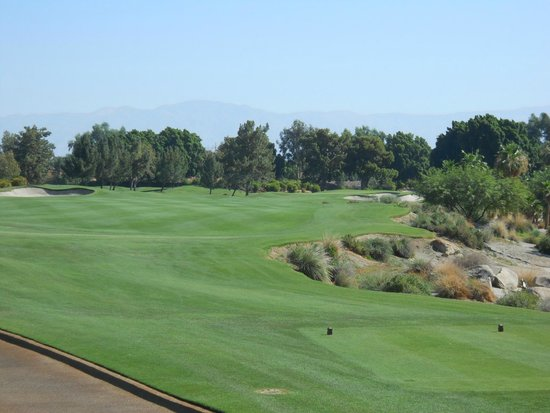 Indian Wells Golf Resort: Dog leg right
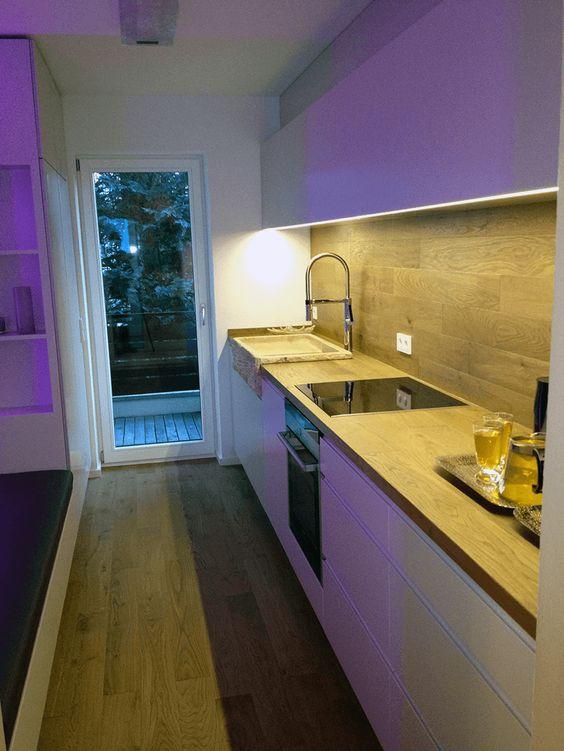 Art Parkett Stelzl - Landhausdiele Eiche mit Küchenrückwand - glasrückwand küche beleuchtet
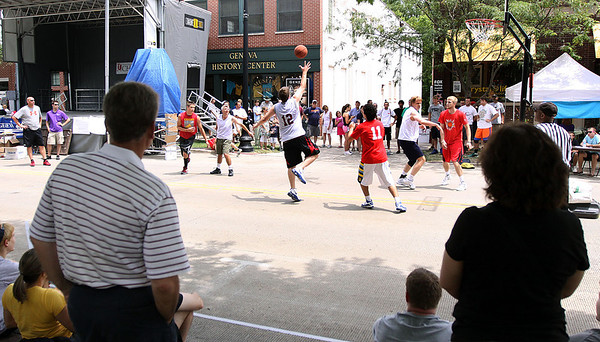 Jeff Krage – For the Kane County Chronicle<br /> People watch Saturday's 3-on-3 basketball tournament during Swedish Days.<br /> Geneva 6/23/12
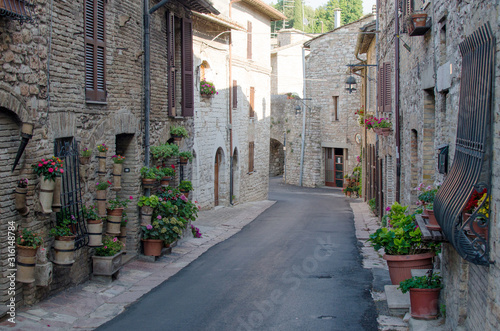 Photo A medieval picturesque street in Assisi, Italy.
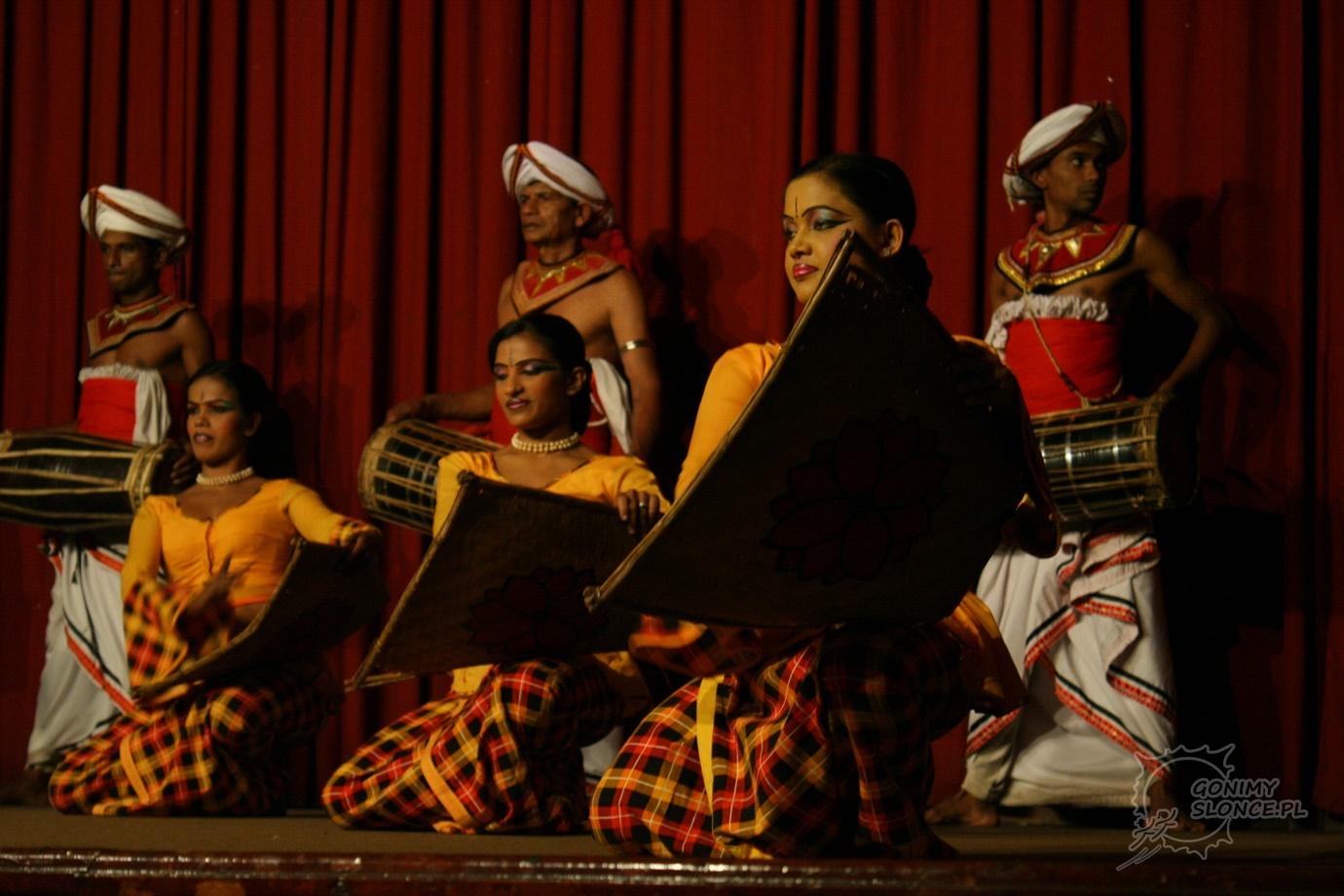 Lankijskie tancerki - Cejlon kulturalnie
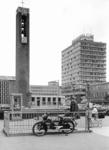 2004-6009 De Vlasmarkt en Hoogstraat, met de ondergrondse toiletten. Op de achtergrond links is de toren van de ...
══════════════════════════════
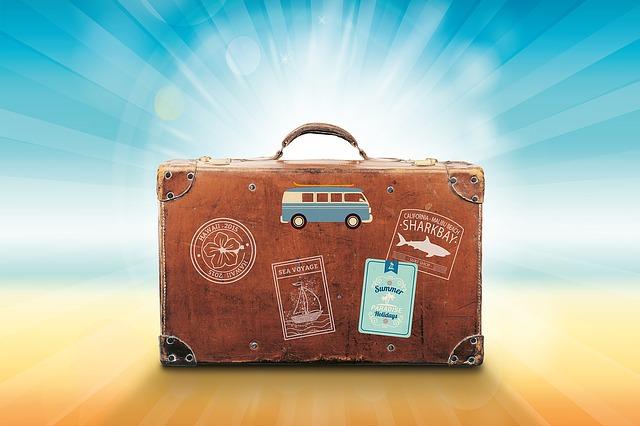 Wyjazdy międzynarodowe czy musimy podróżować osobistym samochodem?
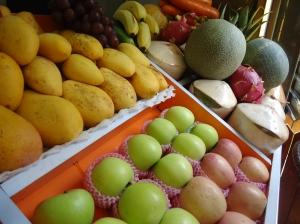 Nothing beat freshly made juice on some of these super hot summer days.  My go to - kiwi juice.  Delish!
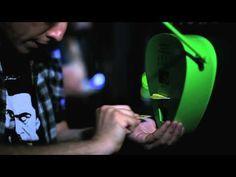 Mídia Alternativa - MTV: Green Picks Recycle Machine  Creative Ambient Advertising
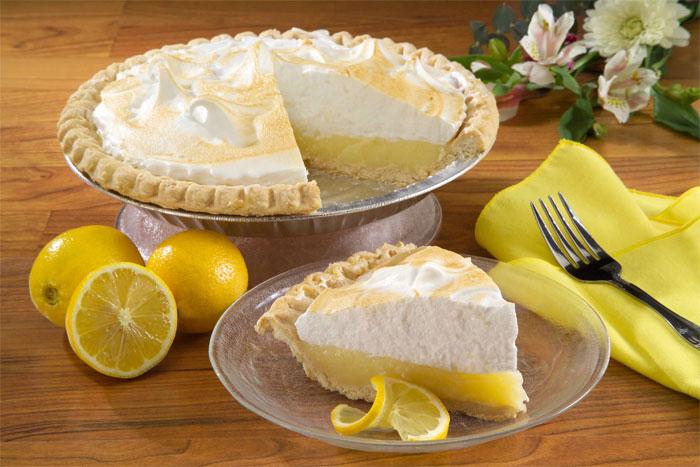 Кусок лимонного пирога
══════════════════════════════
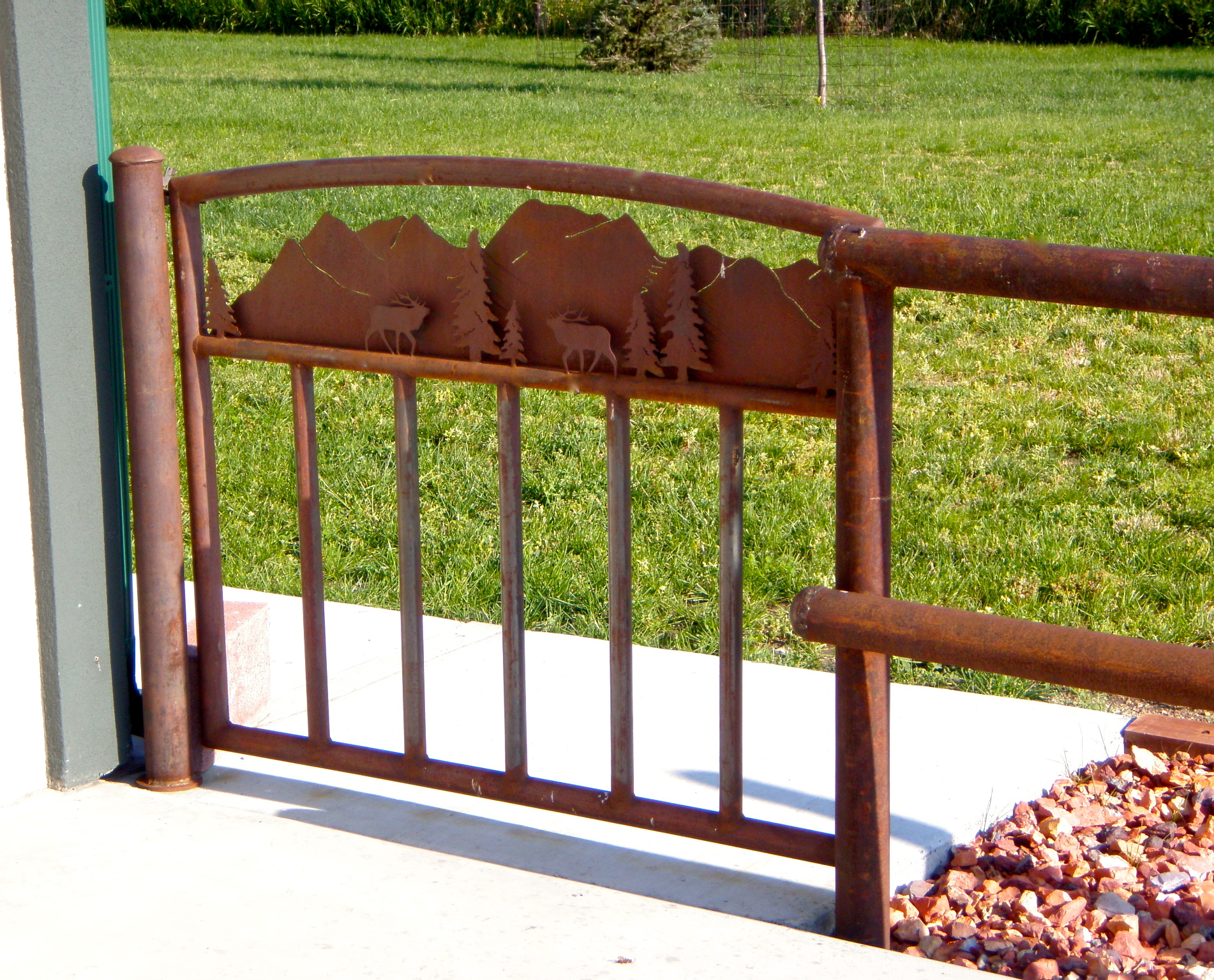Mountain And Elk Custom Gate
══════════════════════════════
HOW TO COMPLETE THIS TASK. Starting at the line above that contains "Wyjazdy międzynarodowe czy", transcribe every line exactly through the line that contains "Кусок лимонного пирога", including that last one, and skip the pictures.

RESPONSE.
 Wyjazdy międzynarodowe czy musimy podróżować osobistym samochodem?
 Nothing beat freshly made juice on some of these super hot summer days.  My go to - kiwi juice.  Delish!
 Mídia Alternativa - MTV: Green Picks Recycle Machine  Creative Ambient Advertising
 Кусок лимонного пирога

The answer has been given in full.